(Excerpted text)

A place of reward and a place of punishment are ineradicably associated with mythology. The idea that the human soul must betake itself to a realm of brightness and bliss, where it will ever bask in the smile of the gods it has adored upon earth, or be tormented by beings—still god-like—in an atmosphere of suffering or torture, appears to be common to most mythological systems of an advanced type. Thus Egyptian, Indian, Babylonian, Hebrew, and Mexican mythology all possess a place of bliss and a region of sorrow. In Greek, Roman, Scandinavian, and Celtic myth, however, we have merely a Hades, an Otherworld, a place of the dead. Would it be true to say that it is only among those peoples in whom the moral standpoint is high that the places of reward and punishment are conceived, instead of the mere place of the dead, the abode of shadows? If so, the Aztec who delighted in human sacrifice was upon a higher ethical level than the cultivated Greek. Again, the myths of races of low civilization sometimes refer to a place of reward, although more often their abode of the dead is merely a shadowy extension of their mortal existence.
Let us examine the outstanding myths of civilized antiquity, then their savage counterparts, ere we decide how far mankind owes its conception of Heaven and Hell to ethical promptings. This is one of the junctures where religious science is not to be distinguished from the science of mythology, for both explain the origin of ideas dealing with the next world, or attempt to place them in their proper sequence of evolution. But it must be borne in mind that the science of myth is not concerned with the purely religious aspect of the abode of the dead, whatever form it takes, but with its 'geography,' scenery, and supernatural inhabitants only. If it asks "How far have the myths of a place of punishment and reward been affected by ethical promptings?" it is merely for the sake of the myths, not for any concern with these promptings.

(End Excerpted text)
(Provided material)

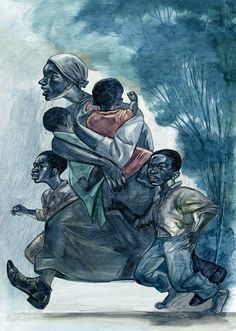 a drawing of three black men hugging each other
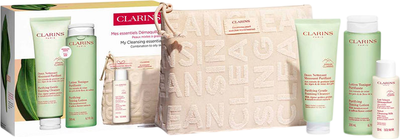 Zestaw do pielęgnacji twarzy Clarins Hydrating Pianka do mycia twarzy 125 ml + Balsam tonizujący 200 ml + Mleczko do demakijażu 50 ml + Kosmetyczka (3666057327353)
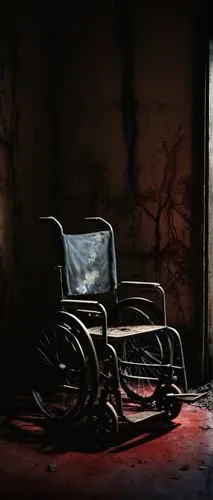 nursing home,wheelchair,hospital bed,asylum,motorized wheelchair,old chair,therapy room,the morgue,treatment room,luxury decay,emergency room,hospital,wheelchair racing,disability,abandoned room,holy spirit hospital,abandoned,the physically disabled,barber chair,abandonded,Illustration,Abstract Fantasy,Abstract Fantasy 19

(End Provided material)

(Directive 1)
In the passage on mythology and the afterlife, reproduce the text from "Let us examine" to "with these promptings.", substituting "legends" for "myths" wherever it occurs.
(Directive 2)
According to the passage on mythology and the afterlife, which mythologies possess both a place of bliss and a region of sorrow?
(Directive 3)
Continue the passage on mythology and the afterlife from its final sentence.

(Exercise response 1)
Let us examine the outstanding legends of civilized antiquity, then their savage counterparts, ere we decide how far mankind owes its conception of Heaven and Hell to ethical promptings. This is one of the junctures where religious science is not to be distinguished from the science of mythology, for both explain the origin of ideas dealing with the next world, or attempt to place them in their proper sequence of evolution. But it must be borne in mind that the science of myth is not concerned with the purely religious aspect of the abode of the dead, whatever form it takes, but with its 'geography,' scenery, and supernatural inhabitants only. If it asks "How far have the legends of a place of punishment and reward been affected by ethical promptings?" it is merely for the sake of the legends, not for any concern with these promptings.

(Exercise response 2)
Egyptian, Indian, Babylonian, Hebrew, and Mexican mythology.

(Exercise response 3)
THE TEUTONIC REALM OF WOE
The Teutonic peoples believed that the dead passed to the realm of Hel (our 'Hell'), daughter of Loki. The word Hel appears to be derived from a root which means 'to conceal' (old Teutonic 'Halja,' the Coverer-up or Hider), and signified both the realm of the dead and the goddess who presided over it. But it is probably a later development of the myth, perhaps sophisticated by Christian influences, that makes Hel a place of punishment. In Hel's later habitation we find "Hunger her table, starvation her knife, delay and slowness her servants, precipice her threshold, care her bed." The realm of this dark goddess, the Proserpine of the North, was not originally associated with the idea of punishment, but was pictured rather as a delectable region. Thither fared Balder when slain, and on his arrival 'Eljudnir,' the high hall of Hel, was bravely decorated, while foaming horns of mead were prepared for his reception. In later days, when the conception of Valhalla, the warriors' Paradise, was popularly accepted, Hel became the residence after death of those who had not perished by the sword, who had died a 'straw' death. The Teutonic defunct, then, were divided in death according to the manner of their dying, as in ancient Mexico, where dead warriors went to the palace of the sun-god and those who died of dropsy or were struck by lightning betook them to the luscious and fertile Paradise of Tlaloc the water-god, while the common herd were swallowed pell-mell by the capacious death-cavern of Mictlantecutli, lord of Mictlan or 'Hades.' The Teutonic goddess Hel (or 'Hela' in its Latinized form) was, according to Meyer and Mogk, more closely related to the demonic class of beings than to the gods proper. This is sometimes the case with the infernal powers, and examples occur where they are scarcely more than mere demons; but most commonly the rulers of the Underworld rank as gods proper. Again, they are often the deities of a subject, conquered, or outcast race. This question will receive further treatment at the end of this chapter.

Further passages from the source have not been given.